A velha casa de aparência ancestral, o pequeno pátio desolado, a aldeia sem vivalma. Uma família inteira morta pela doença. As palavras que saíam da boca de Lin Duoduo eram de fato assustadoras; embora nestes tempos difíceis não devesse ser assim, quem já viveu sob o bombardeio de informações dificilmente esquece certos elementos gravados no próprio sangue.

Bai Xiao uniu as mãos em gesto de respeito e fez uma reverência diante do pátio tomado pelo mato, pedindo desculpas. Transformar uma casa há anos abandonada em um lugar habitável não era tarefa fácil: não bastava capinar e espantar insetos, era preciso também reparar goteiras no telhado, fortalecer muros ameaçados pelas ervas daninhas que cresciam sem controle, entre outras tantas pequenas tarefas. Se houvesse mais gente, seria rápido; sozinho, com a ajuda esporádica de Lin Duoduo, o trabalho só podia ser feito aos poucos.

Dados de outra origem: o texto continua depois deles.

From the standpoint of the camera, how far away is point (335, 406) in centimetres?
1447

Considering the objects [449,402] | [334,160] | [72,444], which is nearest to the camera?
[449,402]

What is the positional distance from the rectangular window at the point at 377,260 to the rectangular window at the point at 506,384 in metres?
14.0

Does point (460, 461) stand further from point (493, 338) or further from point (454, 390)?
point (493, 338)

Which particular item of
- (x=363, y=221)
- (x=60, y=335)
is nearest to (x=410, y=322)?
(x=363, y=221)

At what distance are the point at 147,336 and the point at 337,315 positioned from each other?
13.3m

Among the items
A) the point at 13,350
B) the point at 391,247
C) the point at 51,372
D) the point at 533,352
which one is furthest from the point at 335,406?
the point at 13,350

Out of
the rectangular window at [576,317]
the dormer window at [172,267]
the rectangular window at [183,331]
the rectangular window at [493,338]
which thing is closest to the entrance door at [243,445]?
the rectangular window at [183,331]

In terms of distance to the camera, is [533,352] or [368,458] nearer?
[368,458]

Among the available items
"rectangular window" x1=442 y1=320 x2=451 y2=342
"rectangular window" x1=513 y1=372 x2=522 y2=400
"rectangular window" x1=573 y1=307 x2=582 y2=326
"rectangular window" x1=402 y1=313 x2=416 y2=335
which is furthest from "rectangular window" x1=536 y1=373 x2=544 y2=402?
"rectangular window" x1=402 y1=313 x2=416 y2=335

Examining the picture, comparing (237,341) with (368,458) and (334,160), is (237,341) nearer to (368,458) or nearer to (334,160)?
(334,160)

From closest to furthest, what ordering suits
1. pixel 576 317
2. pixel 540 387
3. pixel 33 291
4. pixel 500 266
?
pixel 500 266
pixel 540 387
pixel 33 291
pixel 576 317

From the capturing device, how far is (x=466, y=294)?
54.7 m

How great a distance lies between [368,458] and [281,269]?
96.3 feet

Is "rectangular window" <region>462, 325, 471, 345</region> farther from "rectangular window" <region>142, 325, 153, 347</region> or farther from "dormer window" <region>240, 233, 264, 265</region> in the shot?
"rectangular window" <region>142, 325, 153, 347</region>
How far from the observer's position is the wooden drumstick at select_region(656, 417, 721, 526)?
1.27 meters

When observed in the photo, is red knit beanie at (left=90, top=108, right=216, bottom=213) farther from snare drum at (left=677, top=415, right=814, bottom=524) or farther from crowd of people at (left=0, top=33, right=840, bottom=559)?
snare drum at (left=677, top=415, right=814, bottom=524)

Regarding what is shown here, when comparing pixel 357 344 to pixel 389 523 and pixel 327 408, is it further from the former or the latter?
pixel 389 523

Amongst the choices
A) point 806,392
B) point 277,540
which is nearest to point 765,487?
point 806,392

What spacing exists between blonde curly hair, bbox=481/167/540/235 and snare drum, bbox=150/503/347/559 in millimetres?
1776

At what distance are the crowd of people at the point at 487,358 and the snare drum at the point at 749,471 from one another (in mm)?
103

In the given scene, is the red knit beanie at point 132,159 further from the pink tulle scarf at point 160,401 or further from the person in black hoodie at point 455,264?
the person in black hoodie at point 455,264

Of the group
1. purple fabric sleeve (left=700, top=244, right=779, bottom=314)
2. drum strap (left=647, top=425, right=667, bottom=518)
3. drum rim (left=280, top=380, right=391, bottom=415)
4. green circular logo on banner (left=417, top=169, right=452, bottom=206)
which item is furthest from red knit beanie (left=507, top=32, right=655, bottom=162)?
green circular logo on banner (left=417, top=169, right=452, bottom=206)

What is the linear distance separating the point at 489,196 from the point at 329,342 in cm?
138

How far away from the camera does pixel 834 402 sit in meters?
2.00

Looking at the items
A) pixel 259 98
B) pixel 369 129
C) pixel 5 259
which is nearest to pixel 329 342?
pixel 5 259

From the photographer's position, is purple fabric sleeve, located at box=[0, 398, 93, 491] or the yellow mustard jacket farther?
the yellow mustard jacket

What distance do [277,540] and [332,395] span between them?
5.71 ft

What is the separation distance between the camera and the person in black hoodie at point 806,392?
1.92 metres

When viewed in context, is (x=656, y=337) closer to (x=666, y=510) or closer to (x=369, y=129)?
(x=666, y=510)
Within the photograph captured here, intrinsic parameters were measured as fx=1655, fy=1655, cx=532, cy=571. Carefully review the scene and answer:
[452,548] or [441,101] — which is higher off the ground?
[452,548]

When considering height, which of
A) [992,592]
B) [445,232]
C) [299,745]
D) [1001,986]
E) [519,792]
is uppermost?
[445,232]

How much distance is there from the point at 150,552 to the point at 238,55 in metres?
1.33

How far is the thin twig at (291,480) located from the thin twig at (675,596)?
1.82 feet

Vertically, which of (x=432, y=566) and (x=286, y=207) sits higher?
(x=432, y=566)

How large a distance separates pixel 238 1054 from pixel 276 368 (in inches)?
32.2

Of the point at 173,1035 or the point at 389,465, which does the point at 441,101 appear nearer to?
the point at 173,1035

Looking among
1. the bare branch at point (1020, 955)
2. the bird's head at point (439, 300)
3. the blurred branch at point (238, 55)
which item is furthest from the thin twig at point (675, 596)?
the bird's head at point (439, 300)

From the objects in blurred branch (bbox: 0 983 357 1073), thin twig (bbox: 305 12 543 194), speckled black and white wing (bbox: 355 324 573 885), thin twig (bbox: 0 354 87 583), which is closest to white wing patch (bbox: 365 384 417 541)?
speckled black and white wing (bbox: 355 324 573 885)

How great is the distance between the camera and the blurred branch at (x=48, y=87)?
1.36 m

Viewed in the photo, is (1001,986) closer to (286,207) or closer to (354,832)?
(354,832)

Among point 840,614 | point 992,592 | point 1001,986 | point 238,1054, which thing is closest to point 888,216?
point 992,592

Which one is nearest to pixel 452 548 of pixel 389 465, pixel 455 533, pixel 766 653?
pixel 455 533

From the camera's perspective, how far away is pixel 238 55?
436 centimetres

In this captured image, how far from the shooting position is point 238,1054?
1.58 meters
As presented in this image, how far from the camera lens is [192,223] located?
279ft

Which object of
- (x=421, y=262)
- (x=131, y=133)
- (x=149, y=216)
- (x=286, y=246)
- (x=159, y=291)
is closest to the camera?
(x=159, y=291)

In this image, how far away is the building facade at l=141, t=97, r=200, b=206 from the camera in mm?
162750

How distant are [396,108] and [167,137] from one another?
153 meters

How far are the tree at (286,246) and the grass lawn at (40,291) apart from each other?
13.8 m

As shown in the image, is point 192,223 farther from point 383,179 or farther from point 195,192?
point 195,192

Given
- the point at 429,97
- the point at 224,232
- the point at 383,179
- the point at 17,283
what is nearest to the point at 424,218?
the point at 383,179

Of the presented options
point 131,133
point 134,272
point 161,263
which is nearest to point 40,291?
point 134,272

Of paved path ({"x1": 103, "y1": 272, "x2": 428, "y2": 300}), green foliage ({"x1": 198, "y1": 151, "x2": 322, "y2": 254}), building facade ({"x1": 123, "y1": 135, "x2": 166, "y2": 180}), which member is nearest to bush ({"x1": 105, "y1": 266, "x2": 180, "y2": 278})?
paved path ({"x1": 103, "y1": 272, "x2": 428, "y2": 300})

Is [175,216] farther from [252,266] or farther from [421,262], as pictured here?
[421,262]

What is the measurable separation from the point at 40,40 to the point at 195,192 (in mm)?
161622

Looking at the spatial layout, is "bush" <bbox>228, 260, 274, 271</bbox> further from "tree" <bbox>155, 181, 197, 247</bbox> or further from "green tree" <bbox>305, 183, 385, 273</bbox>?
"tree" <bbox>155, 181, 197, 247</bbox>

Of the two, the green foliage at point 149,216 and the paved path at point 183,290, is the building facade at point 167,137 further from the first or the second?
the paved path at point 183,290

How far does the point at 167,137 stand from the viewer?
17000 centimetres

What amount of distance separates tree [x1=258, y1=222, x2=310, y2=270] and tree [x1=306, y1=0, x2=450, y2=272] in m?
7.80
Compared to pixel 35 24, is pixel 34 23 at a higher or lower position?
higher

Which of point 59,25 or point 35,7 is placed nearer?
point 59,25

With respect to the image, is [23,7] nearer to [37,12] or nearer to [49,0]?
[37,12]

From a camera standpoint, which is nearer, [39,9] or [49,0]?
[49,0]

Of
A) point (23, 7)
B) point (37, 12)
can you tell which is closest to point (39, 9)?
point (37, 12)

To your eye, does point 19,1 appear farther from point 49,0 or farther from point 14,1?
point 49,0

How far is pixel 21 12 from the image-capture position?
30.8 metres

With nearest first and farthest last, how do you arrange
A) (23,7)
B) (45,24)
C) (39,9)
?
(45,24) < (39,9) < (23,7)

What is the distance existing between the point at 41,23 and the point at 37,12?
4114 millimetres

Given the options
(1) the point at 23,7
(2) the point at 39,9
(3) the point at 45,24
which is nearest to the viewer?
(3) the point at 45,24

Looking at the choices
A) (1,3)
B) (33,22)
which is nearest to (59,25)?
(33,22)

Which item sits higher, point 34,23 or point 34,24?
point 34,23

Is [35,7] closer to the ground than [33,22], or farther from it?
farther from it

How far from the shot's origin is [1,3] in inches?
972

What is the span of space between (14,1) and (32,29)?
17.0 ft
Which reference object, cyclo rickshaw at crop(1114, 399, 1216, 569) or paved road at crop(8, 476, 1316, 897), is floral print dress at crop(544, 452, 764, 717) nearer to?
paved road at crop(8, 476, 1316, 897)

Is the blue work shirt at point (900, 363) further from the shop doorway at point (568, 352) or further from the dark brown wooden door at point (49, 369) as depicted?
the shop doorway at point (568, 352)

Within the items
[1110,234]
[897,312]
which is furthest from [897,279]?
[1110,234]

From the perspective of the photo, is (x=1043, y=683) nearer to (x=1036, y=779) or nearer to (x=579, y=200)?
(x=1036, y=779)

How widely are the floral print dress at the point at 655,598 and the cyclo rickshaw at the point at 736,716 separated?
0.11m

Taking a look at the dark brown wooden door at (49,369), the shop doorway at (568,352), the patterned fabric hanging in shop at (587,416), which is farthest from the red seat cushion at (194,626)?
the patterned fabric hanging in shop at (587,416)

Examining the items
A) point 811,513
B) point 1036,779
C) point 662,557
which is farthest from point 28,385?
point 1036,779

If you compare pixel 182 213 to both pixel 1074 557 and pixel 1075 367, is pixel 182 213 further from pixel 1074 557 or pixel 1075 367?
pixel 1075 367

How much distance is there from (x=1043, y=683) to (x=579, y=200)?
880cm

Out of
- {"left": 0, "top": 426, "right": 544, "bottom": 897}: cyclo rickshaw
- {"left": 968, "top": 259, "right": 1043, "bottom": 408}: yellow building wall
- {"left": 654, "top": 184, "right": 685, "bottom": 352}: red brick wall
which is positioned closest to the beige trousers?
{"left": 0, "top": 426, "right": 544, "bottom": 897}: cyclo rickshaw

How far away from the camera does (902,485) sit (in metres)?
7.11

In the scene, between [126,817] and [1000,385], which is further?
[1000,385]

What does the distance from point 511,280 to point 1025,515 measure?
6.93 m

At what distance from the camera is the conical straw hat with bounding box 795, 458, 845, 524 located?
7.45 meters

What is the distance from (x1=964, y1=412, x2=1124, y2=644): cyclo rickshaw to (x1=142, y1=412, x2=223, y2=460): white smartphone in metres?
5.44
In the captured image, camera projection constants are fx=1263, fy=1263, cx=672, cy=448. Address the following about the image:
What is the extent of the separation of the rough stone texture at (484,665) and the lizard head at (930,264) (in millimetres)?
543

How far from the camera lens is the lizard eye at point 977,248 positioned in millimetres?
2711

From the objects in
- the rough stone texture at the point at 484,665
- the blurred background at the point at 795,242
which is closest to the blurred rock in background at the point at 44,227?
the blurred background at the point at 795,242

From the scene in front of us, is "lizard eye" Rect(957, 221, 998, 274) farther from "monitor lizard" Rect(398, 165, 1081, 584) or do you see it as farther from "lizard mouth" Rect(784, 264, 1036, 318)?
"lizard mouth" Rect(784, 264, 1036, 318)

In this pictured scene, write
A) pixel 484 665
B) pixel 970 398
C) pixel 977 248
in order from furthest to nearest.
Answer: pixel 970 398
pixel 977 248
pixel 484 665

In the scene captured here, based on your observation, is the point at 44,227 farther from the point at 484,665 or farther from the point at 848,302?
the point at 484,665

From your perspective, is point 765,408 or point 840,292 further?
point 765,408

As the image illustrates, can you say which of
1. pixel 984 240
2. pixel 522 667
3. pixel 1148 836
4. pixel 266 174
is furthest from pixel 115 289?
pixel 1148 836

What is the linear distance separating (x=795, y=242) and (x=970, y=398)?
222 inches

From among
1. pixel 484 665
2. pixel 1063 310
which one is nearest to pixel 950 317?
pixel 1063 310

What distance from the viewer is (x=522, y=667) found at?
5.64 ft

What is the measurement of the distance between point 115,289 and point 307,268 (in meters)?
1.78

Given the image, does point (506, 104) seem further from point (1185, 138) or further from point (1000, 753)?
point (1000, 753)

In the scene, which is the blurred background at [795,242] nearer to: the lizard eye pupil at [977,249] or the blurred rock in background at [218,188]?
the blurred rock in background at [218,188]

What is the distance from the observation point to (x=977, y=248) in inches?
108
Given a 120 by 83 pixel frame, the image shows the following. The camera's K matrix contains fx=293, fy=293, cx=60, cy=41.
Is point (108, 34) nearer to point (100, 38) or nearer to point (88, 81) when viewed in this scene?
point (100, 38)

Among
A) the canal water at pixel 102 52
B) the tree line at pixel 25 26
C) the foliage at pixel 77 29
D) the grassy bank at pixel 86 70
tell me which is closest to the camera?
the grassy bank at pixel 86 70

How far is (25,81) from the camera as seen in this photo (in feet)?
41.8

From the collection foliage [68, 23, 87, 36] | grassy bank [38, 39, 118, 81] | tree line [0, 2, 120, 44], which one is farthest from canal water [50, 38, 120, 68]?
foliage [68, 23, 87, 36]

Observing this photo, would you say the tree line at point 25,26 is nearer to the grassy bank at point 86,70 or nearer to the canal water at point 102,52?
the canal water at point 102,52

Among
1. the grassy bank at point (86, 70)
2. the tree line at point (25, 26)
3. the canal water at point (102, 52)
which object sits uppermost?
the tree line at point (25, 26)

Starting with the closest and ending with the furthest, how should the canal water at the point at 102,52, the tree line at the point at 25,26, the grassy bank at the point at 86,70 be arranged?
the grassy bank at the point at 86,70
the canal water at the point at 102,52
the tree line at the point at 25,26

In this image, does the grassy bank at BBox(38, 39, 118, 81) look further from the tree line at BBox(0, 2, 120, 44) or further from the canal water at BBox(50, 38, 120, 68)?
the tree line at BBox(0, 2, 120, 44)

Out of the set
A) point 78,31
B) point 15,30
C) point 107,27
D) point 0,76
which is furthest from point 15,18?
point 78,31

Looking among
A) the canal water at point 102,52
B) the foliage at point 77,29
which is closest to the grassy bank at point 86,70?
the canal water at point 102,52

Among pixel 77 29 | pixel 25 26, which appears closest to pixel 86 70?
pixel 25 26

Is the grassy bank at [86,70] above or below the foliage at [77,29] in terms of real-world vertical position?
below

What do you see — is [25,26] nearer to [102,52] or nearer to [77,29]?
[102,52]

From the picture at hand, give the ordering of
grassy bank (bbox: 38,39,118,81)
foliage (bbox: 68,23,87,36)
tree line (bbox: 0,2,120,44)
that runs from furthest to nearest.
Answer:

Construir o abrigo era extenuante. Bai Xiao descansou um dia inteiro para se recuperar antes de começar a limpar o pátio, o que tampouco era fácil. Todas as ferramentas eram emprestadas; Lin Duoduo tinha uma casa cheia de utensílios, enxadas, machados, martelos, provavelmente recolhidos em suas andanças, guardados para quando fossem úteis.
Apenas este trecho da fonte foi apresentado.